When the model meets work it cannot compute faithfully, it has two acceptable outcomes: compute it correctly, or report an error the guest can see. The unacceptable third outcome — silently emitting wrong or zero data — is the bug class this audit exists to eliminate.
-global driver=arm.ethos-u,property=honest-fault,value=on makes an
uncomputable op (unknown command-stream opcode, unmodelled elementwise mode)
set the run's failure flag, so completion reports STATUS.CMD_PARSE_ERROR
instead of silently zero-filling the OFM. Default off preserves every passing
model byte-for-byte. qtests unsupported-lenient (default, clean) +
unsupported-honest-fault (error bit set, IRQ still raised — never wedges).
Commit 98bc4dee869.
Key invariant: the honest fault is a non-gating status — the IRQ is still raised and the inference still completes; it just carries the error. The engine never hangs on an unsupported op.
How an NXP remote accelerator can be faulted honestly depends on what gates completion in its Linux driver:
| Style | Completion gates on | Honest fault lives in |
|---|---|---|
| Neutron (i.MX95) | a polled retcode (MBOX0 == DONE) — a bad retcode hangs | a side-band field (MBOX1 error_code) that does not gate |
| Ethos-U (i.MX93) | response arrival (INFERENCE_RSP rpmsg; ethosu_inference_rsp() maps rsp->status then unconditionally wakes) |
the response's own status field — in-band but non-gating |
Invariant either way: the honest fault is a non-gating status channel, never
the completion signal. (Recorded jointly with i.MX95's docs/validation/.)

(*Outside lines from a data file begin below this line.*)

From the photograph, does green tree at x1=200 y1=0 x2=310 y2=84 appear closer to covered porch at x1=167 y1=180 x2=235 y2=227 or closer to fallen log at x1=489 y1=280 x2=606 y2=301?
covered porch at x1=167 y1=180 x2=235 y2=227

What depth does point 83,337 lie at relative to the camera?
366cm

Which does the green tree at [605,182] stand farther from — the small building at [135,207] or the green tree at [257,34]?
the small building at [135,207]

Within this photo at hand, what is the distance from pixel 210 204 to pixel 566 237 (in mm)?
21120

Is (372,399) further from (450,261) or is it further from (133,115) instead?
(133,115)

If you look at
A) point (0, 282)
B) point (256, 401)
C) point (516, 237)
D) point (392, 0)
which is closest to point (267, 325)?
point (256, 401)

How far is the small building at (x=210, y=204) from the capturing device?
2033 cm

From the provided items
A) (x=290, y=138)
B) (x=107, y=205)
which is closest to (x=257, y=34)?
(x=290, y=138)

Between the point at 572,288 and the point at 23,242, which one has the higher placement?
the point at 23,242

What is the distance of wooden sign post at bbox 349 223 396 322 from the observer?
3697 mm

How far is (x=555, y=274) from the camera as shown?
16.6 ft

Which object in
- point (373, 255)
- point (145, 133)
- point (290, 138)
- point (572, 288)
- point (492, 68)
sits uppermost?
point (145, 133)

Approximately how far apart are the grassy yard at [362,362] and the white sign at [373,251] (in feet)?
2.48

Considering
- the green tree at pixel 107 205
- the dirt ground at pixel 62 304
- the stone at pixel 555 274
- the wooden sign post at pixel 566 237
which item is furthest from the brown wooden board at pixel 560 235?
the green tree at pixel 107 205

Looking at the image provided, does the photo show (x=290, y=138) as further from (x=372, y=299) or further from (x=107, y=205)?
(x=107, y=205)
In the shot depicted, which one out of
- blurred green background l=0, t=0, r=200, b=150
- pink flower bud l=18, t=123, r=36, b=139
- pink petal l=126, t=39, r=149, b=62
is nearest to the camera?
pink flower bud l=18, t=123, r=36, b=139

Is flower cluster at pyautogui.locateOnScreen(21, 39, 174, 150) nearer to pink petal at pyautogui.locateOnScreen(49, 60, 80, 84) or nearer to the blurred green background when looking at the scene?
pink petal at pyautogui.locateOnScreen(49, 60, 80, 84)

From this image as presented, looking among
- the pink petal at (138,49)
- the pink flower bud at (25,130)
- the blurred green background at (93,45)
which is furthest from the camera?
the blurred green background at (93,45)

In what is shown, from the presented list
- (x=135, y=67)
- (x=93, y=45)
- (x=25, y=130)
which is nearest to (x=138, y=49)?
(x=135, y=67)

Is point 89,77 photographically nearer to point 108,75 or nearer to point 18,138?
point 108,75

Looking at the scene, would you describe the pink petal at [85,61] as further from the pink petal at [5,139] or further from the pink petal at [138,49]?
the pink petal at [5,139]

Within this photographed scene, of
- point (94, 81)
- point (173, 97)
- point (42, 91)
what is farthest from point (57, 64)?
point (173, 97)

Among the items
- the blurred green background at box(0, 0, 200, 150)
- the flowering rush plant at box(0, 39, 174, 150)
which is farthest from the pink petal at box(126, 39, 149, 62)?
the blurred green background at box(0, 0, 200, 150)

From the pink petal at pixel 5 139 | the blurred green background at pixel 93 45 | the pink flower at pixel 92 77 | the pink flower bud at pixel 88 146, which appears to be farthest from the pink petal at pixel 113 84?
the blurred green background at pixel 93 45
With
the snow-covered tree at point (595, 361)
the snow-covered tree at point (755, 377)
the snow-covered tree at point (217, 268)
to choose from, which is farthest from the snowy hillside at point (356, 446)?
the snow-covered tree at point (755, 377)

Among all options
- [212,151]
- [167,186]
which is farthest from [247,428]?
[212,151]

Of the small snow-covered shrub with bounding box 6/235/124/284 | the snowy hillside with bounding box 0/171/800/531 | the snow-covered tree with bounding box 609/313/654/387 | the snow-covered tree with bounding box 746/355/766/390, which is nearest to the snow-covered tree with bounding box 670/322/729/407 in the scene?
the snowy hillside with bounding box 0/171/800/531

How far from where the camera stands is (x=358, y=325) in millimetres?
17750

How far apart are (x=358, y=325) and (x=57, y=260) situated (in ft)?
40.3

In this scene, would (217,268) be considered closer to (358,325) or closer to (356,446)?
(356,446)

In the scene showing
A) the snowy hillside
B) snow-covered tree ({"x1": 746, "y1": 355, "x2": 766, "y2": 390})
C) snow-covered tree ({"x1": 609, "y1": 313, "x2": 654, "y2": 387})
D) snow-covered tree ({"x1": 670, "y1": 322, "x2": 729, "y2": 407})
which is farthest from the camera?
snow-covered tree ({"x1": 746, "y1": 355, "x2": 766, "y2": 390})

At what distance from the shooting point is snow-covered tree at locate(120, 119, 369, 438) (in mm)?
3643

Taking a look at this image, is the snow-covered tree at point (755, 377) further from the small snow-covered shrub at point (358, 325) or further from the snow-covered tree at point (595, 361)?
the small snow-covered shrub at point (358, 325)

These are known fidelity boundaries. Each is documented and visible, which is the point — a caveat in the open is the opposite of a silent fail.

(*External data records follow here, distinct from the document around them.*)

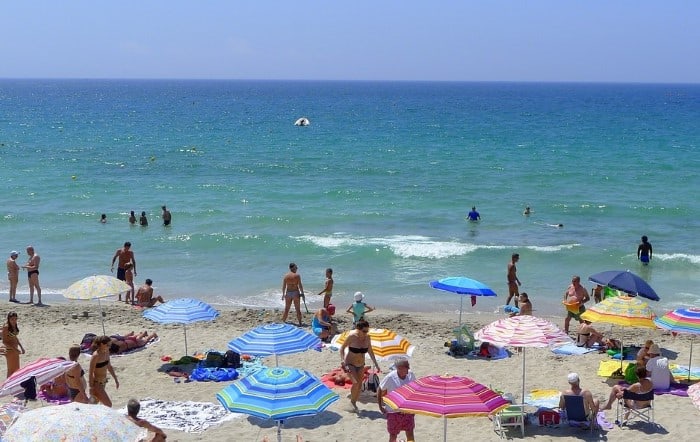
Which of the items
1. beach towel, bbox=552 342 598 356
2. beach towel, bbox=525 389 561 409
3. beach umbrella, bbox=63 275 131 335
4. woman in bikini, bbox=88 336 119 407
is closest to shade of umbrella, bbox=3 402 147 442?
woman in bikini, bbox=88 336 119 407

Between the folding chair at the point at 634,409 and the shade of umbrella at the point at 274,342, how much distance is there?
4.51 metres

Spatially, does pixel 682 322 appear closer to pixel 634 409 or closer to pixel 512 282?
pixel 634 409

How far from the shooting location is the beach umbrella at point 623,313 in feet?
41.2

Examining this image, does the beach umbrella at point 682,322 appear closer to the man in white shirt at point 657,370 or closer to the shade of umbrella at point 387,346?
the man in white shirt at point 657,370

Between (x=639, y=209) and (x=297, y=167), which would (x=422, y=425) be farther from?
(x=297, y=167)

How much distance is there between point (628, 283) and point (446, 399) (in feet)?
24.7

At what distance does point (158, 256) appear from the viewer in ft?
82.7

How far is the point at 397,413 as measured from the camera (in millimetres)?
9703

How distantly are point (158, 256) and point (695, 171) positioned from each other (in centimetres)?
3178

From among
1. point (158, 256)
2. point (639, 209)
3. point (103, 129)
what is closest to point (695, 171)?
point (639, 209)

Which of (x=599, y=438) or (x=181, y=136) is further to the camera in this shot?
(x=181, y=136)

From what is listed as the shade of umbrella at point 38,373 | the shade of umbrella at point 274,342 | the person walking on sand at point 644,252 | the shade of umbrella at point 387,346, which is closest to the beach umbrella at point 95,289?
the shade of umbrella at point 38,373

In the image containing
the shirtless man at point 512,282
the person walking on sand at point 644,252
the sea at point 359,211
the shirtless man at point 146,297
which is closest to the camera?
the shirtless man at point 146,297

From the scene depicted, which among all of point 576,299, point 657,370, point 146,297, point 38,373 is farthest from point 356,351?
point 146,297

| Area | Boundary | Disposition |
|---|---|---|
| M33 concurrent boot | Booting the M33 while the desktop guest runs can wedge the guest | Traced to two NXP BSP defects, documented in tests/torture/; not a model bug |
| PXP G2D | scale + CSC not modelled |
Blocked by the libg2d / pxp_dma_v3 vendor stack (driver rejects the op), not a model gap — copy/fill/blit/blend/rotate are byte-exact |
| NPU mlw decoder | hw/npu/mlw is Apache-2.0 |
Upstream-licensing blocker for the NPU only; scopes NPU to bring-up for upstream, does not block the core machine |
| NPU nasnet | ±1-rounding accumulation, occasional argmax flip on the deepest degenerate-int8 model | Isolation-blocked and capped; every real trained workload tested is bit-exact, every micro-op passes ≤±1 in isolation |
| ELE soc_id (cross-fleet note) | i.MX91's ELE reports the 93's soc_id (chop-down artifact) |
i.MX91's item; noted here only because 93 is the derivation parent |
- Done: NPU uncomputable-op path converted from silent no-op to opt-in honest fault.
- Convention: new device models should prefer an honest guest-visible error
(bus error / status bit /
-d unimptrace) over a silent no-op when they meet an unsupported-but-known-good routine. - Open: sweep the other modelled blocks for silent no-op defaults on
known-good paths (the same class as the NPU
default: v=0), prioritised by Tier-A blocks (where a data path is claimed and a silent wrong would be worst).